**Document excerpt**

Dr. Rudolph J. Scrimenti, a dermatologist in Milwaukee, reported the first case in the United States of the signature rash of early Lyme disease.
The patient had removed a tick from his skin three months earlier in north-central Wisconsin. Scrimenti treated the patient with penicillin based on medical literature he had read out of Europe.
“The patient became symptom-free within 48 hours,” he wrote in the journal article in 1970. “There has been no recurrence of symptoms for the past year.” However, Scrimenti said the cause of the disease was “uncertain.”
Scrimenti, who died in 2013, later began treating patients in Milwaukee and served on the review board of a journal on tick-borne diseases in the early 1990s.
Over the past three decades, Susan Paskewitz, a medical entomologist at University of Wisconsin-Madison, has documented the growing prevalence of ticks in Wisconsin.
Paskewitz found that deer ticks, also called black-legged ticks, have moved steadily from northwest to southwest, and then into the central and eventually slowly into the eastern and southern Wisconsin.
“They invaded our state entirely,” Paskewitz said in a 2021 Wednesday Nite @ The Lab episode. She said the regeneration of forests decimated by logging in the early 1900s and rebounding of the deer population are the main drivers in Wisconsin. Paskewitz said warming temperatures caused by climate change are expected to lengthen the tick season and accelerate their northward march into Canada.
Xia Lee, a tick biologist in Paskewitz’s lab, has studied the insects for more than a decade. Lee is soft-spoken, but when he talks about the parasites, he marvels at their “beauty.”
Lee explained that the Lyme-bearing ticks live between two and three years. They acquire blood meals from animal hosts at each stage of life — larva, nymph and adult.

**Work to complete**
Reproduce the passage on Lyme disease and ticks in Wisconsin word for word, starting at "The patient had" and ending at "the early 1990s.".

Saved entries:
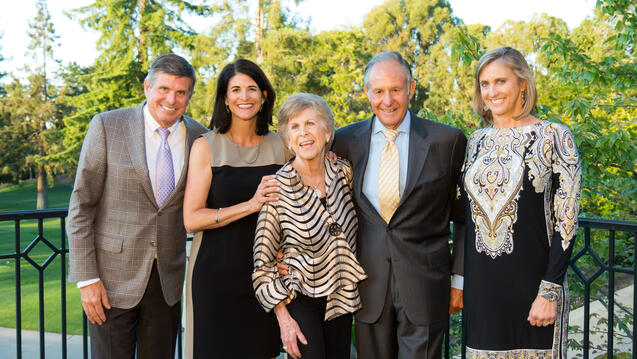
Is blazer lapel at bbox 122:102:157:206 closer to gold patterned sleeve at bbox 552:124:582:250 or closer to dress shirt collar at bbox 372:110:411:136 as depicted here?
dress shirt collar at bbox 372:110:411:136

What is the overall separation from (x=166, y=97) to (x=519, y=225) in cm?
195

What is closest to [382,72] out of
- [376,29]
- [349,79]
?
[349,79]

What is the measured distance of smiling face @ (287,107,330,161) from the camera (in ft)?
7.92

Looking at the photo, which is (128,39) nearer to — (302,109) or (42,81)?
(42,81)

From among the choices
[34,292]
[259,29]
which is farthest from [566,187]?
[259,29]

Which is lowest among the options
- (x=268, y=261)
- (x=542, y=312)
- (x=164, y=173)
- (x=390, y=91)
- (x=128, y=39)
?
(x=542, y=312)

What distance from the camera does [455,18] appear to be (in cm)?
2905

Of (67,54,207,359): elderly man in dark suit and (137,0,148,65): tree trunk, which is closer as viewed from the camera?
(67,54,207,359): elderly man in dark suit

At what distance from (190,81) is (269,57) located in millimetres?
15031

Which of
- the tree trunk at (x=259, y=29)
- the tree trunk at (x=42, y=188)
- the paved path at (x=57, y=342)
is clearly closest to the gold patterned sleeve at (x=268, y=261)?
the paved path at (x=57, y=342)

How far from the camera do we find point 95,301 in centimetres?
257

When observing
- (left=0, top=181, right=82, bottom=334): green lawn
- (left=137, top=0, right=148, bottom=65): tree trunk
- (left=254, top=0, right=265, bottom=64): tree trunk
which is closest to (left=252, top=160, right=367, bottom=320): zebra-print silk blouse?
(left=0, top=181, right=82, bottom=334): green lawn

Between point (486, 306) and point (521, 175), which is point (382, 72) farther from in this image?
point (486, 306)

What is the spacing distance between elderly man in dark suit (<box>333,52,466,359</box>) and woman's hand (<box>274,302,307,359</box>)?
0.40 metres
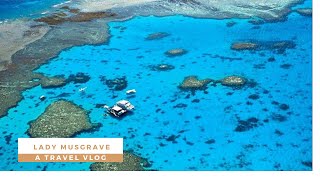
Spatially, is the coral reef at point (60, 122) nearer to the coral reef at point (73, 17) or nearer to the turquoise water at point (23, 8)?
the coral reef at point (73, 17)

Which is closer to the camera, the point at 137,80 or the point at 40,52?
the point at 137,80

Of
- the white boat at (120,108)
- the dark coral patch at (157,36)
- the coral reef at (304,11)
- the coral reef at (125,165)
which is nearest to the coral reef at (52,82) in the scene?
the white boat at (120,108)

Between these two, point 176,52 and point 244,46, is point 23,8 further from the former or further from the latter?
point 244,46

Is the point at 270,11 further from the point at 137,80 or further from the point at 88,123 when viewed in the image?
the point at 88,123

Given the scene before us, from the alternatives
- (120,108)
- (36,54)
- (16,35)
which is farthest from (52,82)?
(16,35)

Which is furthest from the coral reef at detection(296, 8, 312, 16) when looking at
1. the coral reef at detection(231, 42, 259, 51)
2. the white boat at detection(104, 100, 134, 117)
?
the white boat at detection(104, 100, 134, 117)
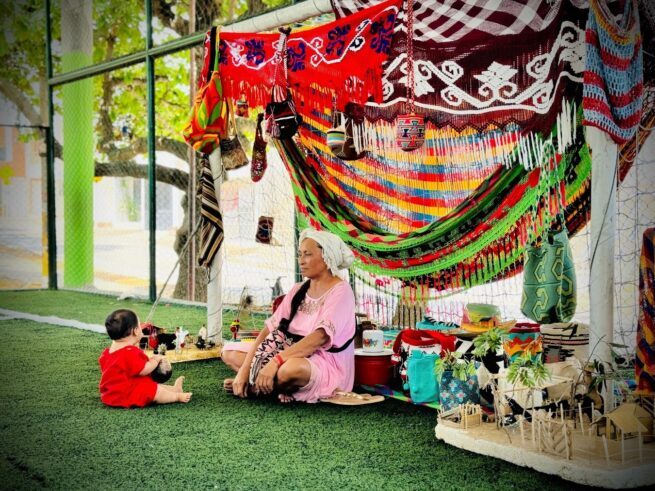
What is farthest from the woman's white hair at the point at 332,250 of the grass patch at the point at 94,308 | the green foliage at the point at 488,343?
the grass patch at the point at 94,308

**Final answer**
The patient had removed a tick from his skin three months earlier in north-central Wisconsin. Scrimenti treated the patient with penicillin based on medical literature he had read out of Europe.
“The patient became symptom-free within 48 hours,” he wrote in the journal article in 1970. “There has been no recurrence of symptoms for the past year.” However, Scrimenti said the cause of the disease was “uncertain.”
Scrimenti, who died in 2013, later began treating patients in Milwaukee and served on the review board of a journal on tick-borne diseases in the early 1990s.